Sulopenem/probenecid
- Sulopenem etzadroxil
- Probenecid

Combination of
- Sulopenem: Penem antibacterial
- Probenecid: Renal tubular transport inhibitor

Clinical data
- Trade names: Orlynvah
- License data: US DailyMed: Sulopenem and probenecid;
- Routes of administration: By mouth
- ATC code: None;

Legal status
- Legal status: US: ℞-only;

Identifiers
- KEGG: D12976;

= Sulopenem/probenecid =

Combination medication

Sulopenem/probenecid, sold under the brand name Orlynvah, is a fixed-dose combination medication used for the treatment of urinary tract infections. It contains sulopenem, a penem antibacterial, as the prodrug sulopenem etzadroxil; and probenecid, a renal tubular transport inhibitor.

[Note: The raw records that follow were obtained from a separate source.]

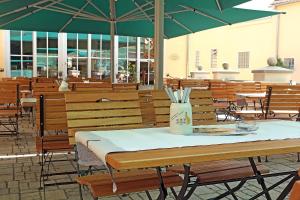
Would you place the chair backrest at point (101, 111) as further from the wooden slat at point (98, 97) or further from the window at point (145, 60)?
the window at point (145, 60)

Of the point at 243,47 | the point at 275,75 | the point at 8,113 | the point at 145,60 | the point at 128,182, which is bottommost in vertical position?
the point at 128,182

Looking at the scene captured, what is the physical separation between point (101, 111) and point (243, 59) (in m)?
19.1

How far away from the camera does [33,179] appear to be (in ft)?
14.3

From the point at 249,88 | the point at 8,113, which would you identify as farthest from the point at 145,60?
the point at 8,113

The most common side effects include diarrhea, nausea, vaginal yeast infection, headache, and vomiting.

The combination was approved for medical use in the United States in October 2024.

== Medical uses ==
Sulopenem/probenecid is indicated for the treatment of uncomplicated urinary tract infections caused by the designated microorganisms Escherichia coli, Klebsiella pneumoniae, or Proteus mirabilis in adult women who have limited or no alternative oral antibacterial treatment options.

== Contraindications ==
Sulopenem/probenecid is contraindicated in people with a history of hypersensitivity reactions to sulopenem etzadroxil or probenecid or other beta-lactam antibacterial drugs; people with known blood dyscrasias; people with known uric acid kidney stones; and people who are also taking ketorolac tromethamine.

== Adverse effects ==
The US Food and Drug Administration (FDA) prescribing information for sulopenem/probenecid includes warnings for hypersensitivity reactions, Clostridioides difficile-associated diarrhea, and potential exacerbation of gout when given to people with a known history of gout.

== History ==
The effectiveness of sulopenem/probenecid was evaluated in two phase III controlled, randomized, double blind clinical trials (trial 1 and trial 2) which enrolled adult women with uncomplicated urinary tract infections. Trial 1 (NCT05584657) was a noninferiority trial in which 2214 adult women with uncomplicated urinary tract infections were randomized and treated. Sulopenem/probenecid demonstrated efficacy in participants with amoxicillin/clavulanate-susceptible pathogens with a composite response rate (combined microbiological response and clinical response) of 62% compared to a composite response rate of 55% in the amoxicillin/clavulanate group. Trial 2 (NCT03354598) was a noninferiority trial in which 1660 adult women with uncomplicated urinary tract infections were randomized and treated. Sulopenem/probenecid demonstrated efficacy in participants with ciprofloxacin-resistant pathogens with a composite response rate of 48% compared to a composite response rate of 33% in the ciprofloxacin group. Overall, in the two trials combined, 1932 participants were treated with sulopenem/probenecid. Clinical trials evaluating sulopenem/probenecid for the treatment of participants with complicated urinary tract infections and complicated intra-abdominal infections did not demonstrate effectiveness.